● **DATA PROVIDED**:
________________________________________
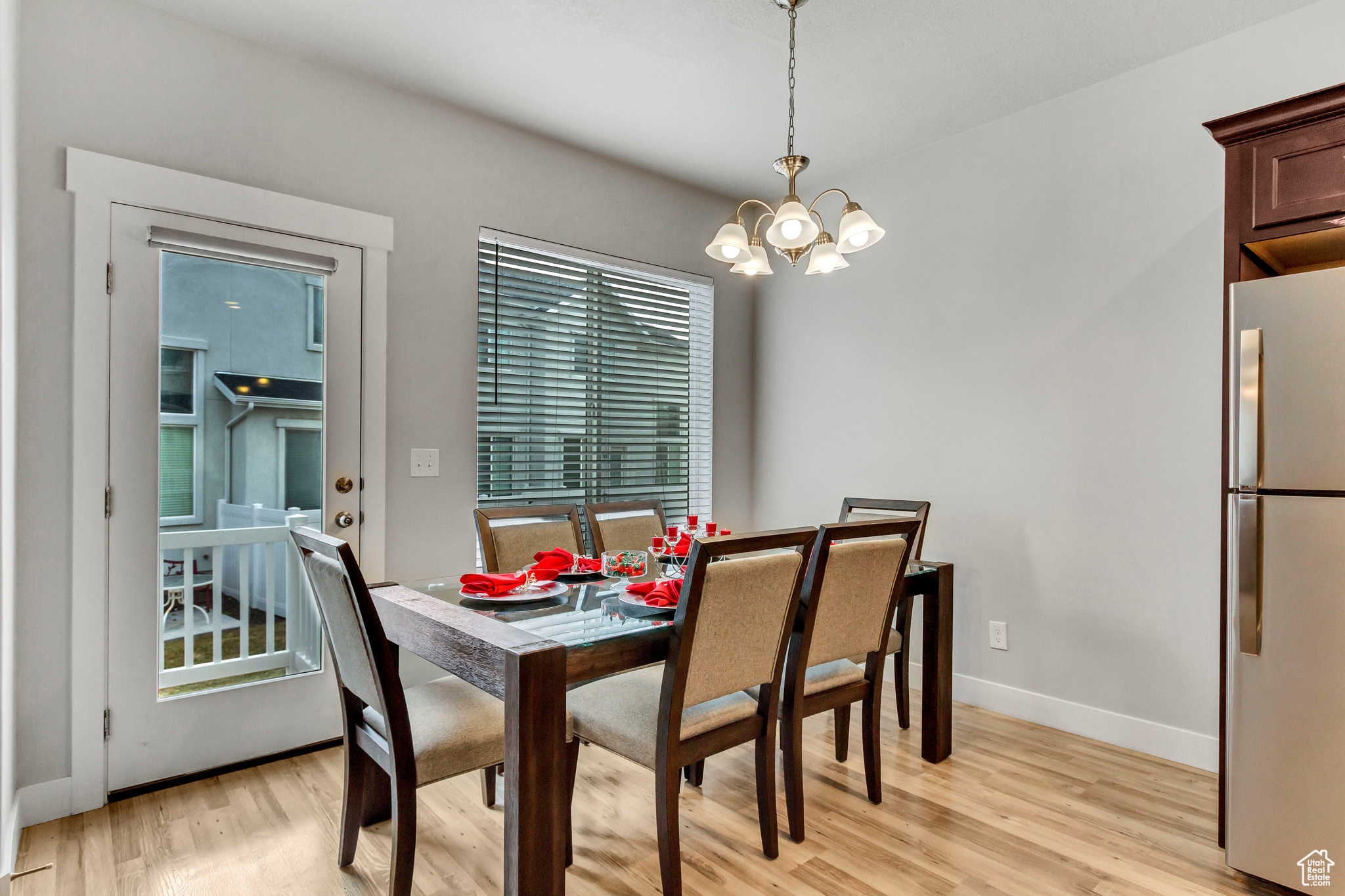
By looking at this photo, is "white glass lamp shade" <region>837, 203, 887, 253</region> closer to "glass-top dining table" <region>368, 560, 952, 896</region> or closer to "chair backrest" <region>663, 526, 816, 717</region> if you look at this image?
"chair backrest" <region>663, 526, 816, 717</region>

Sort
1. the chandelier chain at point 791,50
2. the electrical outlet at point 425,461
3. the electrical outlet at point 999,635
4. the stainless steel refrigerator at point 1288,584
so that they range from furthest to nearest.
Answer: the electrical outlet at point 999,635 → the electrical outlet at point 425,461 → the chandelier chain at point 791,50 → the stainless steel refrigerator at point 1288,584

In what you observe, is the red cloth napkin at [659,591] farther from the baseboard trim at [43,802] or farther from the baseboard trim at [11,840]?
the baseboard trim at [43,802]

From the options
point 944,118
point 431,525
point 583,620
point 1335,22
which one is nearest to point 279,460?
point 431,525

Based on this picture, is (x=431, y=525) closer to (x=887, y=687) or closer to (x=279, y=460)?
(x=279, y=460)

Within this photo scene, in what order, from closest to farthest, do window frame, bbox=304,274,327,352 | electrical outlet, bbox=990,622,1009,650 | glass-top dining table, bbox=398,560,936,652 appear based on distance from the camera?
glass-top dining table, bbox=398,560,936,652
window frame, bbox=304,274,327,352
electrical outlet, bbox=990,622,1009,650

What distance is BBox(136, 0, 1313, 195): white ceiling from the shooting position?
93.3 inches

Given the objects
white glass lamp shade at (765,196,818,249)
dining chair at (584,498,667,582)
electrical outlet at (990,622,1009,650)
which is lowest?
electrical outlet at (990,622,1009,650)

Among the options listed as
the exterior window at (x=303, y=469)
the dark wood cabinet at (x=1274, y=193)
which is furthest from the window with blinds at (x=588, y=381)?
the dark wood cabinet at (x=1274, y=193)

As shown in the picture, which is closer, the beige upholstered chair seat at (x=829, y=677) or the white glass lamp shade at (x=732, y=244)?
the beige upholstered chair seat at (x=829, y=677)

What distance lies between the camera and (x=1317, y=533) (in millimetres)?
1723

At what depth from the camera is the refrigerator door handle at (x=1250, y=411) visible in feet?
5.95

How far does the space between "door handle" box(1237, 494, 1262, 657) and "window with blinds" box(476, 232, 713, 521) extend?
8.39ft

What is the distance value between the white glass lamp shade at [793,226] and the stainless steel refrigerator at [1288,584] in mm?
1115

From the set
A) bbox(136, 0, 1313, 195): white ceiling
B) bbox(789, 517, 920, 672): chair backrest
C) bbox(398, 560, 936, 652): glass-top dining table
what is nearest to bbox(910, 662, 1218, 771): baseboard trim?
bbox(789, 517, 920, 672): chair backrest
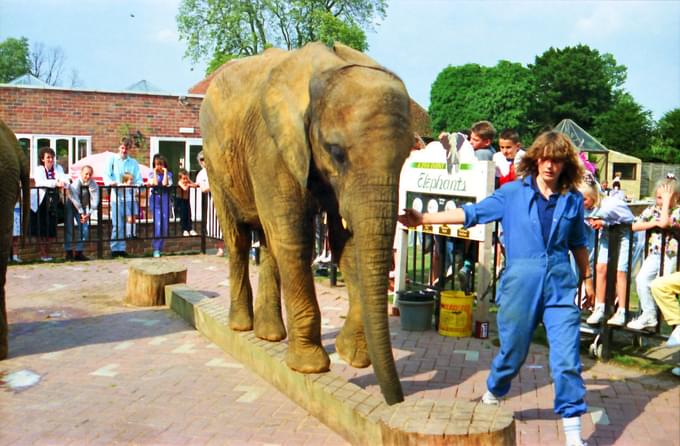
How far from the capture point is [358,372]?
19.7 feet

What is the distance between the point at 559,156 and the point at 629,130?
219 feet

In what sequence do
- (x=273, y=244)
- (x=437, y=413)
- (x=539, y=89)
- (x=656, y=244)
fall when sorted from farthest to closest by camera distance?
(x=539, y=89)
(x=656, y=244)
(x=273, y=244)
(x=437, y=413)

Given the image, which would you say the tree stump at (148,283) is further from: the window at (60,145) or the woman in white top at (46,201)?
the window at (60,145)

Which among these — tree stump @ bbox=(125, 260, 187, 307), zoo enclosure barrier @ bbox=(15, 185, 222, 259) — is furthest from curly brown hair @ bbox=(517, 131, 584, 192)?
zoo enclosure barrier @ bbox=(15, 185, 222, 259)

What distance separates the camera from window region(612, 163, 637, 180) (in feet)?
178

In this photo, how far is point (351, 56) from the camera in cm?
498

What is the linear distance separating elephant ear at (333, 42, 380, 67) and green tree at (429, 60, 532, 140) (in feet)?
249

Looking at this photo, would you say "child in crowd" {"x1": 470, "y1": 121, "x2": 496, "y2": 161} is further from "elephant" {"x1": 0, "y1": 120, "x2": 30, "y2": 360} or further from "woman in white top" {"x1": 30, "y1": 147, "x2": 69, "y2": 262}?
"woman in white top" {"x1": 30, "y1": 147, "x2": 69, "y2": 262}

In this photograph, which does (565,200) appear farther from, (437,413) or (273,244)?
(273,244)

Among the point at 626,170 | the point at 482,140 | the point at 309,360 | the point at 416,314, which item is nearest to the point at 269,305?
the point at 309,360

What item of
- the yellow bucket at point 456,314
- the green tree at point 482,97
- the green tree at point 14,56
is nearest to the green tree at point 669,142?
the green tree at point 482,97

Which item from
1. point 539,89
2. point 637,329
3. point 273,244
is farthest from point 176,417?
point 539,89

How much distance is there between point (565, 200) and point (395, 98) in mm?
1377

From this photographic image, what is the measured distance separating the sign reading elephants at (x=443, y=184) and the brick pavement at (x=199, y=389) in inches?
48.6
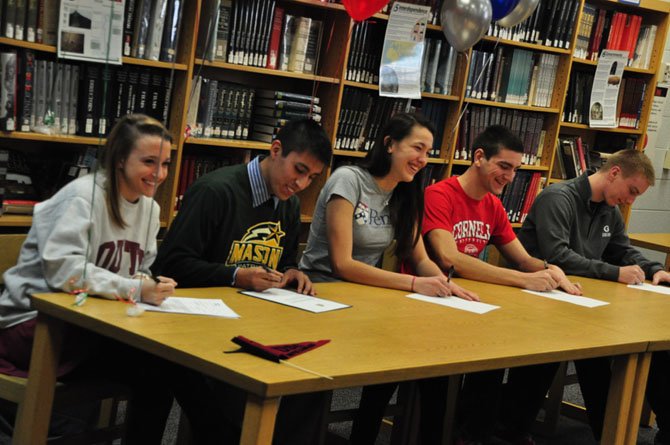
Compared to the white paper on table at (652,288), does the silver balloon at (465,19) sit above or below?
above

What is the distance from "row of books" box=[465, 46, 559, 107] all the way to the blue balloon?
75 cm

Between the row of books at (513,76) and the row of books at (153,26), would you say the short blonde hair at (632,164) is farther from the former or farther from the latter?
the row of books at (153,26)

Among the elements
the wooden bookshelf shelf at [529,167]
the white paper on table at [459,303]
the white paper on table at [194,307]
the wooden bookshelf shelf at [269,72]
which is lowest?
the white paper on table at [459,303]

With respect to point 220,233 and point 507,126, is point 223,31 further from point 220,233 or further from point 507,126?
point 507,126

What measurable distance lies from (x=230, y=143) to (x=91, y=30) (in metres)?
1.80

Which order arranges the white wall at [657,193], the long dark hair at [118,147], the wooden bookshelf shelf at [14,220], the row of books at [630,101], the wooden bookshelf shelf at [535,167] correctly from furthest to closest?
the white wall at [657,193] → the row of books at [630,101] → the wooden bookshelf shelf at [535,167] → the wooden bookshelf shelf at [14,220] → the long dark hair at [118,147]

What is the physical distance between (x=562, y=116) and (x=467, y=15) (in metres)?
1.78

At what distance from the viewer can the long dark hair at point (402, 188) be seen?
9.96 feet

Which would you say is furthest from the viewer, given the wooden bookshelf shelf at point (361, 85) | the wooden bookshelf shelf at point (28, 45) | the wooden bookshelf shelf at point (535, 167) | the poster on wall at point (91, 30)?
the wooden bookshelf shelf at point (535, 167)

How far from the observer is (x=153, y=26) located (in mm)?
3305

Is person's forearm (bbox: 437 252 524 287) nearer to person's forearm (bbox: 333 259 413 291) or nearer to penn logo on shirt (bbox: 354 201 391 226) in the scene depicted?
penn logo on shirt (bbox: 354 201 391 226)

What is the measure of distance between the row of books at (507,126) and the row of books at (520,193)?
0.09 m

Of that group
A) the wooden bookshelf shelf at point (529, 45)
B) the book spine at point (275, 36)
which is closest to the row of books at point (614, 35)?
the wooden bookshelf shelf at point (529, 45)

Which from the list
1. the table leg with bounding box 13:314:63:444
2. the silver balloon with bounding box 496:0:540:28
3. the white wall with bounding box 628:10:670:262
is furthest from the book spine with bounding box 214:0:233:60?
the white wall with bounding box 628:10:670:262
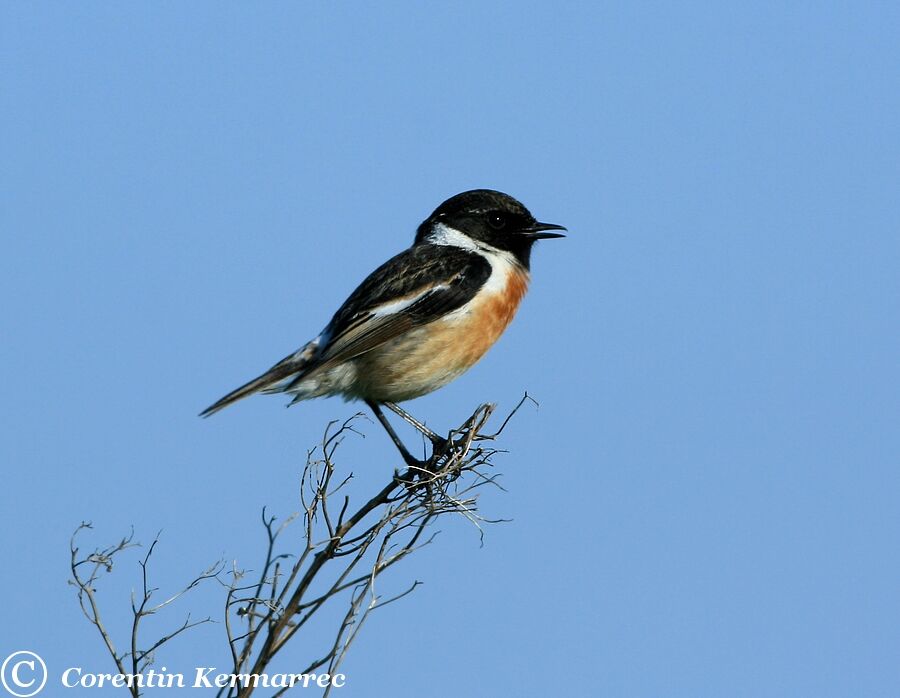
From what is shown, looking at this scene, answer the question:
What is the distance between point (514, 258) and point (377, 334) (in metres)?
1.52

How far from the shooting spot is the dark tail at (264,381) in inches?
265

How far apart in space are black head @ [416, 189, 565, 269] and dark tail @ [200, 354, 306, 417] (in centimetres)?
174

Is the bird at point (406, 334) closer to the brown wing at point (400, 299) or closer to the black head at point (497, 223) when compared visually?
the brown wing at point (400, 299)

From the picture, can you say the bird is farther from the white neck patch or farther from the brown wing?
________________________________________
● **SET EXERCISE**:
Print out every entry above without changing a word, and leave out the pictures.

● **RESPONSE**:
By looking at this photo, is "white glass lamp shade" <region>837, 203, 887, 253</region> closer to "glass-top dining table" <region>368, 560, 952, 896</region> or closer to "chair backrest" <region>663, 526, 816, 717</region> if you look at this image?
"chair backrest" <region>663, 526, 816, 717</region>

Sort
1. the chandelier chain at point 791,50
2. the electrical outlet at point 425,461
3. the electrical outlet at point 999,635
4. the stainless steel refrigerator at point 1288,584
so that they range from furthest to nearest.
Answer: the electrical outlet at point 999,635 → the electrical outlet at point 425,461 → the chandelier chain at point 791,50 → the stainless steel refrigerator at point 1288,584

In what you observe, is the red cloth napkin at [659,591] farther from the baseboard trim at [43,802] or farther from the baseboard trim at [11,840]?
the baseboard trim at [43,802]

From the options
point 944,118
point 431,525
point 583,620
point 1335,22
which one is nearest to point 279,460?
point 431,525

Based on this picture, is (x=431, y=525) closer to (x=887, y=687) or closer to (x=279, y=460)?
(x=279, y=460)

Within this photo scene, in what order, from closest to farthest, do window frame, bbox=304,274,327,352 | electrical outlet, bbox=990,622,1009,650 | glass-top dining table, bbox=398,560,936,652 appear based on distance from the camera?
glass-top dining table, bbox=398,560,936,652
window frame, bbox=304,274,327,352
electrical outlet, bbox=990,622,1009,650

What distance is BBox(136, 0, 1313, 195): white ceiling from the shooting position?
93.3 inches

Given the objects
white glass lamp shade at (765,196,818,249)
dining chair at (584,498,667,582)
electrical outlet at (990,622,1009,650)
which is lowest?
electrical outlet at (990,622,1009,650)

Among the options listed as
the exterior window at (x=303, y=469)
the dark wood cabinet at (x=1274, y=193)
which is furthest from the window with blinds at (x=588, y=381)?
the dark wood cabinet at (x=1274, y=193)

As shown in the picture, which is closer, the beige upholstered chair seat at (x=829, y=677) or the white glass lamp shade at (x=732, y=244)?
the beige upholstered chair seat at (x=829, y=677)

What distance lies between the camera and (x=1317, y=533) (in millimetres)?
1723

At what depth from the camera is the refrigerator door handle at (x=1250, y=411) visible in feet?
5.95

How far does the space between "door handle" box(1237, 494, 1262, 657) and "window with blinds" box(476, 232, 713, 521) extend?
8.39ft

What is the distance value between the white glass lamp shade at [793,226] and the stainless steel refrigerator at [1288,584] in mm?
1115

From the set
A) bbox(136, 0, 1313, 195): white ceiling
B) bbox(789, 517, 920, 672): chair backrest
C) bbox(398, 560, 936, 652): glass-top dining table
what is nearest to bbox(910, 662, 1218, 771): baseboard trim?
bbox(789, 517, 920, 672): chair backrest
How far from the capture point is [358,372]?
19.7 feet

What is the distance between the point at 559,156 and the point at 629,130?
219 feet

In what sequence do
- (x=273, y=244)
- (x=437, y=413)
- (x=539, y=89)
- (x=656, y=244)
fall when sorted from farthest to closest by camera distance?
(x=539, y=89)
(x=656, y=244)
(x=273, y=244)
(x=437, y=413)

Given the image, which would you say the tree stump at (148,283) is further from: the window at (60,145) or the woman in white top at (46,201)?
the window at (60,145)

Which among these — tree stump @ bbox=(125, 260, 187, 307), zoo enclosure barrier @ bbox=(15, 185, 222, 259) — is furthest from curly brown hair @ bbox=(517, 131, 584, 192)?
zoo enclosure barrier @ bbox=(15, 185, 222, 259)

What distance separates the camera from window region(612, 163, 637, 180) (in feet)?
178

In this photo, how far is point (351, 56) from the camera in cm?
498

What is the linear distance separating elephant ear at (333, 42, 380, 67) and green tree at (429, 60, 532, 140) (in feet)?
249

Looking at this photo, would you say "child in crowd" {"x1": 470, "y1": 121, "x2": 496, "y2": 161} is further from "elephant" {"x1": 0, "y1": 120, "x2": 30, "y2": 360} or further from "woman in white top" {"x1": 30, "y1": 147, "x2": 69, "y2": 262}?
"woman in white top" {"x1": 30, "y1": 147, "x2": 69, "y2": 262}

In this photograph, which does (565,200) appear farther from, (437,413) or (273,244)?
(273,244)

Among the point at 626,170 | the point at 482,140 | the point at 309,360 | the point at 416,314, which item is nearest to the point at 269,305?
the point at 309,360

What item of
- the yellow bucket at point 456,314
- the green tree at point 482,97
- the green tree at point 14,56
is nearest to the green tree at point 669,142?
the green tree at point 482,97

Which item from
1. point 539,89
2. point 637,329
3. point 273,244
is farthest from point 176,417?
point 539,89

How much distance is there between point (565, 200) and point (395, 98) in mm?
1377

From this photographic image, what is the measured distance separating the sign reading elephants at (x=443, y=184) and the brick pavement at (x=199, y=389) in inches?
48.6
Compared to the white paper on table at (652,288), does the silver balloon at (465,19) sit above or below?
above

What is the distance from "row of books" box=[465, 46, 559, 107] all the way to the blue balloon?
75 cm

Between the row of books at (513,76) and the row of books at (153,26), would you say the short blonde hair at (632,164) is farther from the former or farther from the latter?
the row of books at (153,26)

Among the elements
the wooden bookshelf shelf at [529,167]
the white paper on table at [459,303]
the white paper on table at [194,307]
the wooden bookshelf shelf at [269,72]
which is lowest?
the white paper on table at [459,303]

With respect to point 220,233 and point 507,126, is point 223,31 further from point 220,233 or further from point 507,126?
point 507,126

What measurable distance lies from (x=230, y=143) to (x=91, y=30) (in metres)?
1.80

Which order arranges the white wall at [657,193], the long dark hair at [118,147], the wooden bookshelf shelf at [14,220], the row of books at [630,101], the wooden bookshelf shelf at [535,167] correctly from furthest to closest?
the white wall at [657,193] → the row of books at [630,101] → the wooden bookshelf shelf at [535,167] → the wooden bookshelf shelf at [14,220] → the long dark hair at [118,147]

What is the physical distance between (x=562, y=116) and (x=467, y=15) (in metres)?
1.78

At what distance from the viewer can the long dark hair at point (402, 188) be seen?
9.96 feet

Which would you say is furthest from the viewer, given the wooden bookshelf shelf at point (361, 85) | the wooden bookshelf shelf at point (28, 45) | the wooden bookshelf shelf at point (535, 167) | the poster on wall at point (91, 30)?
the wooden bookshelf shelf at point (535, 167)

How far from the observer is (x=153, y=26) located (in mm)?
3305

Is person's forearm (bbox: 437 252 524 287) nearer to person's forearm (bbox: 333 259 413 291) or nearer to penn logo on shirt (bbox: 354 201 391 226) in the scene depicted?
penn logo on shirt (bbox: 354 201 391 226)

What is the measure of distance between the row of books at (507,126) and the row of books at (520,193)?
0.09 m

Of that group
A) the wooden bookshelf shelf at point (529, 45)
B) the book spine at point (275, 36)
which is closest to the row of books at point (614, 35)?
the wooden bookshelf shelf at point (529, 45)

Which from the list
1. the table leg with bounding box 13:314:63:444
2. the silver balloon with bounding box 496:0:540:28
3. the white wall with bounding box 628:10:670:262
is furthest from the book spine with bounding box 214:0:233:60?
the white wall with bounding box 628:10:670:262
From what is shown, looking at this scene, answer the question:
What is the distance between point (514, 258) and point (377, 334) (in metres)?
1.52

How far from the shooting spot is the dark tail at (264,381) in inches?
265

How far apart in space are black head @ [416, 189, 565, 269] and dark tail @ [200, 354, 306, 417] (in centimetres)?
174

Is the bird at point (406, 334) closer to the brown wing at point (400, 299) or closer to the black head at point (497, 223) when compared visually?
the brown wing at point (400, 299)

From the picture, can you say the bird is farther from the white neck patch or farther from the brown wing?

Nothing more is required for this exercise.